### CHALLENGE
Copy the entries below word for word, starting with the line that contains "In the list" and continuing through the end of the entries. Leave the pictures out of your answer.

### ITEMS
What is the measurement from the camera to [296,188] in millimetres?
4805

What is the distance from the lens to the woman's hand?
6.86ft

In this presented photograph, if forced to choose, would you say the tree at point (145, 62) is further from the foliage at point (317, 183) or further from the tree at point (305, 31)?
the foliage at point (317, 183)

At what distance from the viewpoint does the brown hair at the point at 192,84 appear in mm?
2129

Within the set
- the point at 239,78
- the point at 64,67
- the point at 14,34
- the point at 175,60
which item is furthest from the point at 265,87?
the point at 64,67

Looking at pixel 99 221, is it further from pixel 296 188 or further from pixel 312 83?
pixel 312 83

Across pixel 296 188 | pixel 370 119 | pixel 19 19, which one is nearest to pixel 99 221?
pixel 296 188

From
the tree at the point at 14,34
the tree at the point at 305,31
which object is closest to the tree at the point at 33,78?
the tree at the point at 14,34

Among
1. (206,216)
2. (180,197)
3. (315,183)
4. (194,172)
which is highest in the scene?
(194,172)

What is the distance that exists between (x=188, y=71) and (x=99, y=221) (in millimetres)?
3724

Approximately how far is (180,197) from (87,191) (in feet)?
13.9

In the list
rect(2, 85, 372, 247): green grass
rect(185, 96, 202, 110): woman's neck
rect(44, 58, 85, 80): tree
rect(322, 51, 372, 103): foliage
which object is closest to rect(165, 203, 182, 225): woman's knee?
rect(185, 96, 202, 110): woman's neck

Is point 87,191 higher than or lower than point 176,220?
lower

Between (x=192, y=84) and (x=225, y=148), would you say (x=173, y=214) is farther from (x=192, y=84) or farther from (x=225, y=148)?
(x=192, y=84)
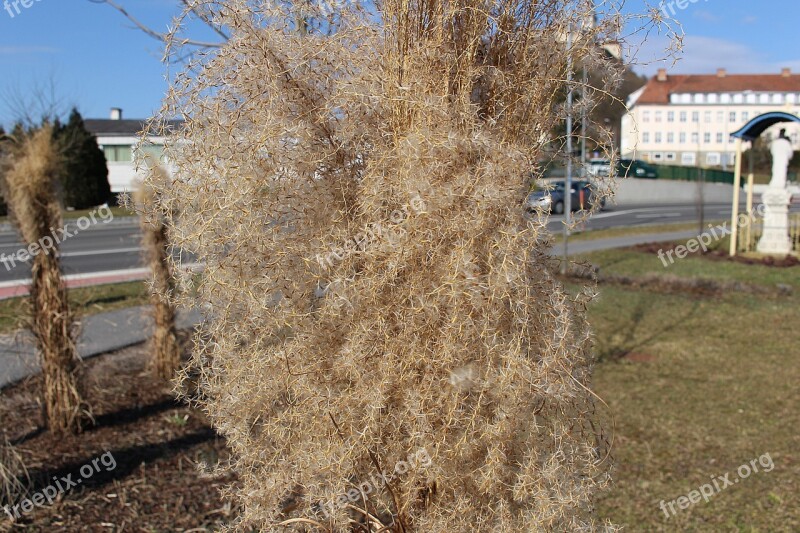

### ANSWER FOR THE TASK
In the list
rect(2, 85, 372, 247): green grass
rect(185, 96, 202, 110): woman's neck
rect(44, 58, 85, 80): tree
rect(322, 51, 372, 103): foliage
which object is closest to rect(165, 203, 182, 225): woman's knee?
rect(185, 96, 202, 110): woman's neck

Is point 87,191 higher than or lower than point 176,220?
lower

Between (x=192, y=84) and (x=225, y=148), would you say (x=173, y=214) is farther from (x=192, y=84) or farther from (x=225, y=148)?
(x=192, y=84)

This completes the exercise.